José Manuel Rebolledo, comandante del Ejército del Aire, se despertó en medio de la siesta, gritando y empapado en sudor. Su mujer llegó corriendo al dormitorio y le puso la mano en el pecho mientras trataba de tranquilizarle con palabras cariñosas y siseos dulces. “Sssssh, ya, José, ya, tranquilo, ssshhh, que te van a oír los niños”. Rebolledo se abrazó a su mujer y lloró con hipidos: “Ha sido horrible, horrible…”. Ella giró la cabeza y vio a los niños que miraban con cara de pena a su padre. “Tranquilos, hijos, que papá ha tenido una pesadilla, pero nada más”. Pablo, el mayor, preguntó: “¿Has soñado con zombis?”. Rebolledo agitó la cabeza: “No, no…”. Laura, la pequeña, hizo un puchero: “A mí me dan miedo los zombis”. Su hermano, con la autoridad que dan los nueve años, la tranquilizó: “Los zombis no existen, tonta”. “Ella se revolvió: “Tonto, tú”. El niño se quejó: “Mamá, Laura me ha llamado tonto”. La madre les acribilló con la mirada mientras sentía a su marido temblar como una hoja: “¿Queréis hacer el favor de iros, no veis que papá se encuentra mal?”.
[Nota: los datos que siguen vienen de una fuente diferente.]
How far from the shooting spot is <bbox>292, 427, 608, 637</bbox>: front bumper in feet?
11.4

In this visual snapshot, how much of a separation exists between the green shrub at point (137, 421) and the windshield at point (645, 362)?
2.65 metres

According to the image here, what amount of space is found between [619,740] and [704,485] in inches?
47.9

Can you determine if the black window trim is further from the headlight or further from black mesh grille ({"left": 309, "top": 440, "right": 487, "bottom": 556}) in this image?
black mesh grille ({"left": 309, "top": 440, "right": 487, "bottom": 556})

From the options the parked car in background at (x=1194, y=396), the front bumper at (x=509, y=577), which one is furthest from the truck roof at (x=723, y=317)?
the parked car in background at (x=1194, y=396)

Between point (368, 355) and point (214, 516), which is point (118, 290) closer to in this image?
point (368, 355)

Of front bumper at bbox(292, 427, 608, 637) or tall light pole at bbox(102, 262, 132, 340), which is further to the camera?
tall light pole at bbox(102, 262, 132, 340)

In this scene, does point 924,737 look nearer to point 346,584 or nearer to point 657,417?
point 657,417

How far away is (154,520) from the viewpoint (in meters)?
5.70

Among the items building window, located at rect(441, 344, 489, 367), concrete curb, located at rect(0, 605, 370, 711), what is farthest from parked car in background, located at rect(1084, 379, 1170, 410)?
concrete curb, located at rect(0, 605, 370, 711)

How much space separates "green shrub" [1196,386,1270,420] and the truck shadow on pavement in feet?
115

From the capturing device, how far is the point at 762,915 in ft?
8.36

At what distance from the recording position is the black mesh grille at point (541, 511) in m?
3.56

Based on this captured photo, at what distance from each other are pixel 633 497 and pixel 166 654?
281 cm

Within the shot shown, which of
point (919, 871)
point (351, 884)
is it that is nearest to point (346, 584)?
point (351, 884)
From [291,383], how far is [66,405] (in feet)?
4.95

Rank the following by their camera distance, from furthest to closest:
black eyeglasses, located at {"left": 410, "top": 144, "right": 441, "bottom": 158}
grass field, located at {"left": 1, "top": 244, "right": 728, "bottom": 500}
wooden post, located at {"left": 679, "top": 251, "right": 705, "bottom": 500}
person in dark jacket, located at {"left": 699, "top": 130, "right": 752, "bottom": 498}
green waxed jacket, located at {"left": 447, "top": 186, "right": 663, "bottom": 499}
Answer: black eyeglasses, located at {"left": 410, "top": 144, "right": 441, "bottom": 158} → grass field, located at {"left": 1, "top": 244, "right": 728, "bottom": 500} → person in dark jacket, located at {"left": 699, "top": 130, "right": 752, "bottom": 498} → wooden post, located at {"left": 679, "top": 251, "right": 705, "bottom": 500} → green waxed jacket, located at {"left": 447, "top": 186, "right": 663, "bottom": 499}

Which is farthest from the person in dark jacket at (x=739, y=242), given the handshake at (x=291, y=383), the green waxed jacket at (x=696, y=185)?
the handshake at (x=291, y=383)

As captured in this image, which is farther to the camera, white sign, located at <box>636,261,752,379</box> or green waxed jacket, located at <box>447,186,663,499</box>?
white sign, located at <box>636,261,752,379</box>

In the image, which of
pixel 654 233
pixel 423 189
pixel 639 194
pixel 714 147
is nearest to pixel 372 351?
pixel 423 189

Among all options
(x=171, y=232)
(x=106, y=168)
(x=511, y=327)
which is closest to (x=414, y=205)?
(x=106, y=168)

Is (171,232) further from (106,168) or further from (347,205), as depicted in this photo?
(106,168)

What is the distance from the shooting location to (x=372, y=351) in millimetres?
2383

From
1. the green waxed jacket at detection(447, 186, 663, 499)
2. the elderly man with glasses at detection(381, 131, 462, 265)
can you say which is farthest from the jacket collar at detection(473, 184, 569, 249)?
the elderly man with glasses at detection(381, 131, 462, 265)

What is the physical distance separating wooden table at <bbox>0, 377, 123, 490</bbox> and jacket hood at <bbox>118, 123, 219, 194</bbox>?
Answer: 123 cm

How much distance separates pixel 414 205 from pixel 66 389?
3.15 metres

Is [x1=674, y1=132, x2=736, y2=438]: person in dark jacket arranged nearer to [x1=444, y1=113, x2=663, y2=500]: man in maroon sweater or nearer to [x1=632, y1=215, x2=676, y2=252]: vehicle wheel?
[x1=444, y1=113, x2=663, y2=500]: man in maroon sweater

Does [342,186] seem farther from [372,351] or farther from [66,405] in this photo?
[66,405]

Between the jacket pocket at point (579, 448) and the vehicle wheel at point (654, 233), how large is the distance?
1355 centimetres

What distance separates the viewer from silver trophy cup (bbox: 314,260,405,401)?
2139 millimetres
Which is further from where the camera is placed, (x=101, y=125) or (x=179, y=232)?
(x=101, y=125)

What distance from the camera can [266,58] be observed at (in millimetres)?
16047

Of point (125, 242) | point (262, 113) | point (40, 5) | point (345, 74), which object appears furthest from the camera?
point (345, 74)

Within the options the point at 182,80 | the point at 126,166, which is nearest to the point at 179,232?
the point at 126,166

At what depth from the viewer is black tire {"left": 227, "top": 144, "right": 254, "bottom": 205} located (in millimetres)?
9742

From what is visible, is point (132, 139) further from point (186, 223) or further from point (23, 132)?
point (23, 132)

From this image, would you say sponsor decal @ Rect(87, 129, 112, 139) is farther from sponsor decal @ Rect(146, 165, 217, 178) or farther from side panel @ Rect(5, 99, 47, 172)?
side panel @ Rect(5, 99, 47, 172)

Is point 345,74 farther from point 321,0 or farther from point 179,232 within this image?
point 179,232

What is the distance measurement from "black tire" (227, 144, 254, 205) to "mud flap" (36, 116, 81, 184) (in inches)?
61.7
Los niños se largaron empujándose por el pasillo y la mujer de Rebolledo relajó un tanto la fuerza del abrazo. “José, dime, ¿qué has soñado?”. El comandante cerró mucho los ojos, tragó saliva y dijo: “Estaba en pleno vuelo hacia Brasil y llamaban por radio, papa alfa, y nos comunicaban radar mike y entonces yo miraba el libro de claves y veía que Su Majestad no había superado la operación y en ese preciso instante, cuando estaba comunicando el recibido, perdimos el motor número uno, y de inmediato el dos y empezábamos a caer sobre el océano y yo trataba de levantar el avión, pero no podía, y seguíamos cayendo, sonaban todas las alarmas, y de fondo se escuchaba una voz que era la de Su Alteza Real que estaba sentado a mi derecha y gritaba: ‘¡Te ayudo, te ayudo!’, y yo respondía: ‘¡Señor, vamos a morir!’ y el océano se acercaba y parecía un muro gigantesco de granito. Yo grité y me tapé los ojos con las manos y sólo pude oír la voz de Su Alteza Real que gritaba: ‘Espero que sea una buena regente’”.
La mujer de Rebolledo abrió mucho los ojos y con la barbilla temblando miró a su marido: “¡Ay, José! Ayer soñé lo mismo”. El comandante Rebolledo se levantó, se secó las lágrimas, se puso el uniforme, bajó al garaje, se montó en su auto y salió quemando rueda. Media hora después, cuando nadie le veía, el comandante Rebolledo provocó un cortocircuito en el sensor de los flaps del ala izquierda del Airbus 310-300 de la Fuerza Aérea Española mientras musitaba: “Esto bastará”.